New Google tool in development will boost journalist productivity

Google’s Digital News Initiative will support creativity and productivity during the early stages of story development.

Cass Business School and the Department of Journalism at City, University of London are collaborating on a new digital project, funded by Google’s Digital News Initiative, to support journalist creativity and productivity during the early stages of story development.

The project is called JUICE and is an add-on to Google Docs that supports a journalist to discover and explore new creative angles on stories as they write.  JUICE, which appears a simple sidebar in Google Docs, also supports journalists to be more productive with features to discover and download related references into the new stories.

To deliver these capabilities, JUICE embeds different forms of artificial intelligence - national language processing, creative web searches, and creativity recommendation algorithms - to support and guide the journalist.

Professor Neil Maiden, Director of the Centre for Creativity in Professional Practice, said:

“This Google-funded project has enabled us to deploy our advanced creative search and recommendations tools to a new sector – journalism.  JUICE fits with how journalists work. Use of it can nudge journalists to be more creative, and improve their productivity at the same time.”

Professor George Brock, Department of Journalism, said:

“We think that journalists would find creative uses for a search engine which doesn’t think in straight lines but which thinks sideways towards the kind of material which a reporter might not think of at first but which might be helpful.  We’re keen to hear from newsrooms which would be ready to try out Juice and give us reactions.”

When scoping the project, the team interviewed experienced journalists and their research revealed six strategies that journalists reported as effective for developing creative news angles:

  1. Individuals: creatively explore different human angles in a news story based on the different people and roles associated with the story.
  2. Causal: creatively explore the background events that underpin a story in order to discover a new angle to the story from its background.
  3. Quirky: creatively explore unusual or comical information about a story as a means of using wit to report serious news.
  4. Quantifiable elements: creatively explore numerical and quantified information about a news story in order to back it up with evidence in new and useful ways.
  5. Ramifications: creatively explore information about the consequences of events and actions related to a news story in order to generate new and useful stories about future consequences.
  6. Data visualisations: creatively explore different data sets and visualisations in order to generate new and useful ways about how to display information in a news story to encourage human insight.

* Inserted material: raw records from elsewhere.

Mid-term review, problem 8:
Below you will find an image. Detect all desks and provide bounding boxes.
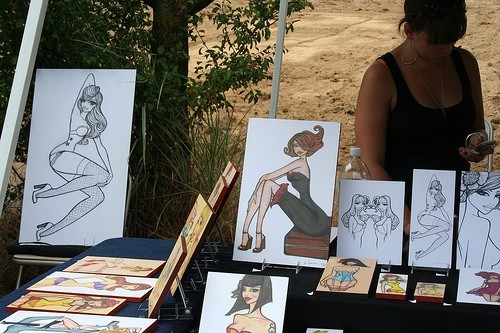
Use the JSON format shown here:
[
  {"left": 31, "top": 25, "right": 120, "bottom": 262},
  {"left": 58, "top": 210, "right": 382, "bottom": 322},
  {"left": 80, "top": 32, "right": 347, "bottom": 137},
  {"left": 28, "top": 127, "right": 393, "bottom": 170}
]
[{"left": 0, "top": 237, "right": 500, "bottom": 333}]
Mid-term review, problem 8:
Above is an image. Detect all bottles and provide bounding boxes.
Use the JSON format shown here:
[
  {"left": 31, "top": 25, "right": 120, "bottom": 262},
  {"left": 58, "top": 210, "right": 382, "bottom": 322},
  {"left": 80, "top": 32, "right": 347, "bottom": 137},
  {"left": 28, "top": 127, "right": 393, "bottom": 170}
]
[{"left": 339, "top": 147, "right": 371, "bottom": 180}]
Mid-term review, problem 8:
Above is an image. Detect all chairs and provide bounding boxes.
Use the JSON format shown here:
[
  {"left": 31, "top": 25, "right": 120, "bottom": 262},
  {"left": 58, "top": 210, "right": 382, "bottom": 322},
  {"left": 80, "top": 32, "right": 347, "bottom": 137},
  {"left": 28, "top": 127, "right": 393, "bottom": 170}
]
[{"left": 12, "top": 173, "right": 133, "bottom": 290}]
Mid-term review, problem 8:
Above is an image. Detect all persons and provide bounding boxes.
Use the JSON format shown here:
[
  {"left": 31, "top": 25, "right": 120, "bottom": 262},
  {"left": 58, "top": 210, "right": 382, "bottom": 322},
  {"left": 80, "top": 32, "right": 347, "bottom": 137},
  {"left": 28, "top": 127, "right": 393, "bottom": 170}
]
[{"left": 355, "top": 0, "right": 489, "bottom": 266}]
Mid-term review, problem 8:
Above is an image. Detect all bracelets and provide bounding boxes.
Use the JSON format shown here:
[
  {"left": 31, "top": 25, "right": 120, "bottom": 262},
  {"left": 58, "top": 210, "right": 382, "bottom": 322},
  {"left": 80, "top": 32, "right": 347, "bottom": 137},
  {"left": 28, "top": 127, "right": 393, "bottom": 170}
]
[{"left": 465, "top": 132, "right": 486, "bottom": 148}]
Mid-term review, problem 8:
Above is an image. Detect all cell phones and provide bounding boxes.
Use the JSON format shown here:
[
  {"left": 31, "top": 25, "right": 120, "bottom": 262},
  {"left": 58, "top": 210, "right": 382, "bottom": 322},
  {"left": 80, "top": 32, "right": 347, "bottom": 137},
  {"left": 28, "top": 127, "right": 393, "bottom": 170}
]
[{"left": 467, "top": 140, "right": 496, "bottom": 155}]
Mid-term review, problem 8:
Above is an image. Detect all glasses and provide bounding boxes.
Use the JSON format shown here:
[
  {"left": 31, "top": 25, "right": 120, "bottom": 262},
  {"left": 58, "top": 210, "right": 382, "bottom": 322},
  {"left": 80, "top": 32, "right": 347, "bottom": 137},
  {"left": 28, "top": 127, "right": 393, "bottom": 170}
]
[{"left": 431, "top": 37, "right": 456, "bottom": 44}]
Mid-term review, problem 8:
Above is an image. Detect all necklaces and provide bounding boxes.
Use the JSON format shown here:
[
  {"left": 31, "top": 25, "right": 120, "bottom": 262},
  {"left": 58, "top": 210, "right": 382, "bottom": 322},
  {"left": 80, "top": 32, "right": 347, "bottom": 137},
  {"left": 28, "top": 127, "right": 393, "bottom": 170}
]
[{"left": 405, "top": 46, "right": 447, "bottom": 120}]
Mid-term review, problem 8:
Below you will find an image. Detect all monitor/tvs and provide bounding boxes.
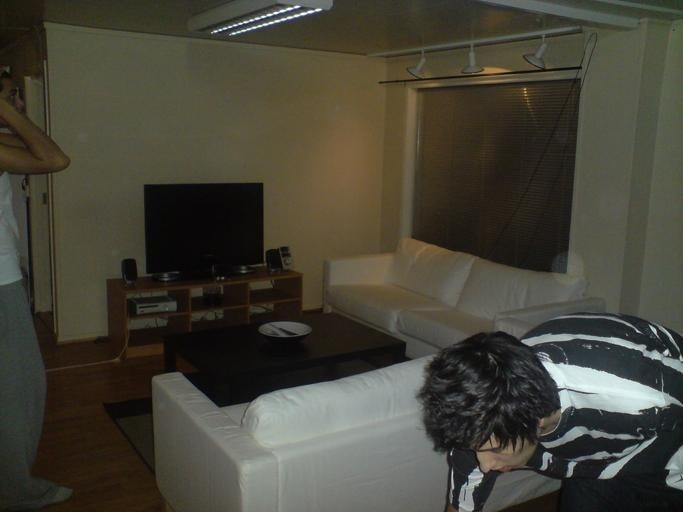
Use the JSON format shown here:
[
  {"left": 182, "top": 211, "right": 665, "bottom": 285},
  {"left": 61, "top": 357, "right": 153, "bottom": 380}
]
[{"left": 144, "top": 183, "right": 264, "bottom": 282}]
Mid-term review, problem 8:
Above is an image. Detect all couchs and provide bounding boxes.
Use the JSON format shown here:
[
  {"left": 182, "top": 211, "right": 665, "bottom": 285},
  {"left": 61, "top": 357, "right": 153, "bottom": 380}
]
[
  {"left": 321, "top": 251, "right": 607, "bottom": 357},
  {"left": 151, "top": 315, "right": 564, "bottom": 512}
]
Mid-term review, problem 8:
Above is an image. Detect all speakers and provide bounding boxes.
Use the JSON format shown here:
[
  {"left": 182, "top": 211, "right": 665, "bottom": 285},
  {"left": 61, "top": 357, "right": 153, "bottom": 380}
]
[
  {"left": 122, "top": 259, "right": 137, "bottom": 289},
  {"left": 267, "top": 250, "right": 283, "bottom": 275}
]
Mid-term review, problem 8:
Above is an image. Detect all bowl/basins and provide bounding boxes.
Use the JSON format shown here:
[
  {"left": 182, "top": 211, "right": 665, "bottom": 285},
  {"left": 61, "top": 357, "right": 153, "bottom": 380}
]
[{"left": 258, "top": 321, "right": 312, "bottom": 344}]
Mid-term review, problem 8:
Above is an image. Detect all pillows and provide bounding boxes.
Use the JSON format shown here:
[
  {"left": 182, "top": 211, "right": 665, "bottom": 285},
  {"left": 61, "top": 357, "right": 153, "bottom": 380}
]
[
  {"left": 388, "top": 237, "right": 477, "bottom": 310},
  {"left": 239, "top": 351, "right": 441, "bottom": 452},
  {"left": 455, "top": 257, "right": 590, "bottom": 323}
]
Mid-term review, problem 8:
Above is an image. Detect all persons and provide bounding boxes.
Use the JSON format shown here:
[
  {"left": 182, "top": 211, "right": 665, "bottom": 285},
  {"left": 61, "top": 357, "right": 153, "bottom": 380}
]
[
  {"left": 0, "top": 66, "right": 71, "bottom": 509},
  {"left": 415, "top": 311, "right": 683, "bottom": 511}
]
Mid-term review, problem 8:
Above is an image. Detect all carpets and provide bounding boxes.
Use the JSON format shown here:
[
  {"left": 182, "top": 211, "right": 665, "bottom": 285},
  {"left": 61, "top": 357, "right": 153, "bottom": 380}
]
[{"left": 101, "top": 396, "right": 154, "bottom": 474}]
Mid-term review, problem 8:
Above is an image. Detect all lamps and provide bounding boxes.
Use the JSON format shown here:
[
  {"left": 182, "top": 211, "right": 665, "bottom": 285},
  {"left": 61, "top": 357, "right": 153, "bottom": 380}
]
[
  {"left": 367, "top": 25, "right": 582, "bottom": 79},
  {"left": 186, "top": 0, "right": 334, "bottom": 38}
]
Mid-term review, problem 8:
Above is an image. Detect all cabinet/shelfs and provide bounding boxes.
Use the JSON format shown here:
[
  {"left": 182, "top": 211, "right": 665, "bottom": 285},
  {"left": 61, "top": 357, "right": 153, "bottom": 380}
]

Each of these six strategies was then designed in the form of a computerised algorithm to search for, retrieve and present news information as recommendations to stimulate journalists to create new story angles that instantiate the strategy.

Professor Maiden added:

“Initial feedback from JUICE is exciting, and suggests a lot of potential for its uptake.  We are now undertaking further research with journalists to further test it in live newsroom environments.”